Reputation: 2643
I have a text table as a string like this and it's quite long. It can also be written to a file,
+--------------+----------+---------+------------+
| Endpoint | Table | Request | Is Updated |
+--------------+----------+---------+------------+
| /api/test1 | test1 | True | True |
+--------------+----------+---------+------------+
| /api/test2 | test2 | False | False |
+--------------+----------+---------+------------+
| /api/test3 | test3 | False | True |
+--------------+----------+---------+------------+
I want to convert this to a pandas dataframe.
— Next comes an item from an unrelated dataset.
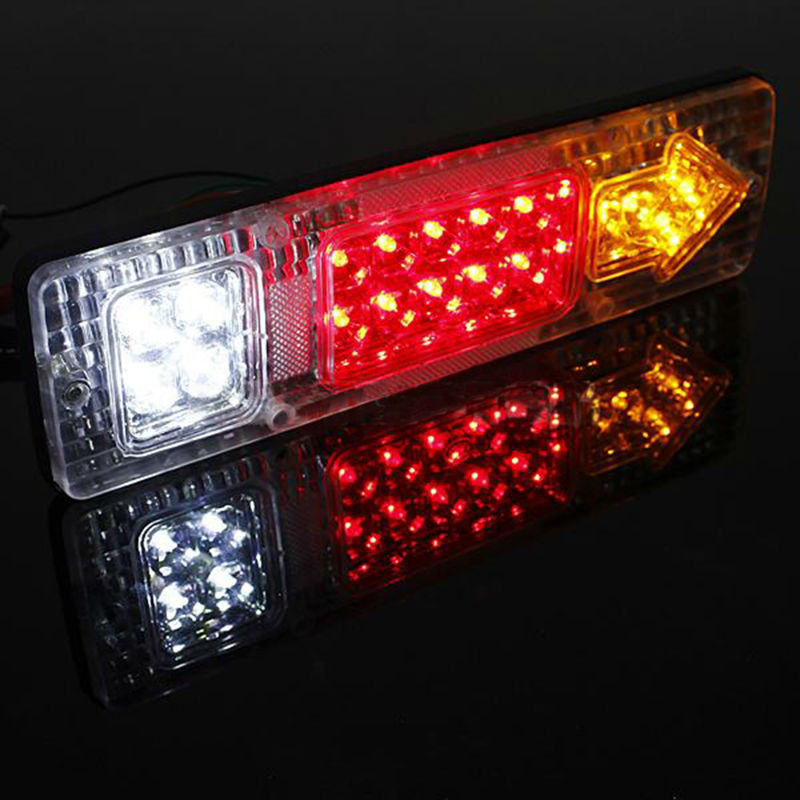 Online Buy Wholesale Led Tail Lights 24v Truck From China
Here is my expected output:
>>> import pandas as pd
>>> df = pd.DataFrame(
{'Endpoint': ['/api/test1', '/api/test2', '/api/test3'],
'Table': ['test1', 'test2', 'test3'],
'Request': [True, False, False],
'Is Updated': [True, False, True]},
)... ... ... ... ...
>>> df
Endpoint Table Request Is Updated
0 /api/test1 test1 True True
1 /api/test2 test2 False False
2 /api/test3 test3 False True
Thanks in advance.
Upvotes: 3
Views: 3910
Reputation: 18647
IIUC, use re.sub
to replace regex and io.StringIO
to read:
import re
from io import StringIO
text = """
+--------------+----------+---------+------------+
| Endpoint | Table | Request | Is Updated |
+--------------+----------+---------+------------+
| /api/test1 | test1 | True | True |
+--------------+----------+---------+------------+
| /api/test2 | test2 | False | False |
+--------------+----------+---------+------------+
| /api/test3 | test3 | False | True |
+--------------+----------+---------+------------+
"""
df = pd.read_csv(StringIO(re.sub(r'[-+|]', '', text)), sep='\s{2,}', engine='python')
print(df)
Output:
Endpoint Table Request Is Updated
0 /api/test1 test1 True True
1 /api/test2 test2 False False
2 /api/test3 test3 False True
Upvotes: 9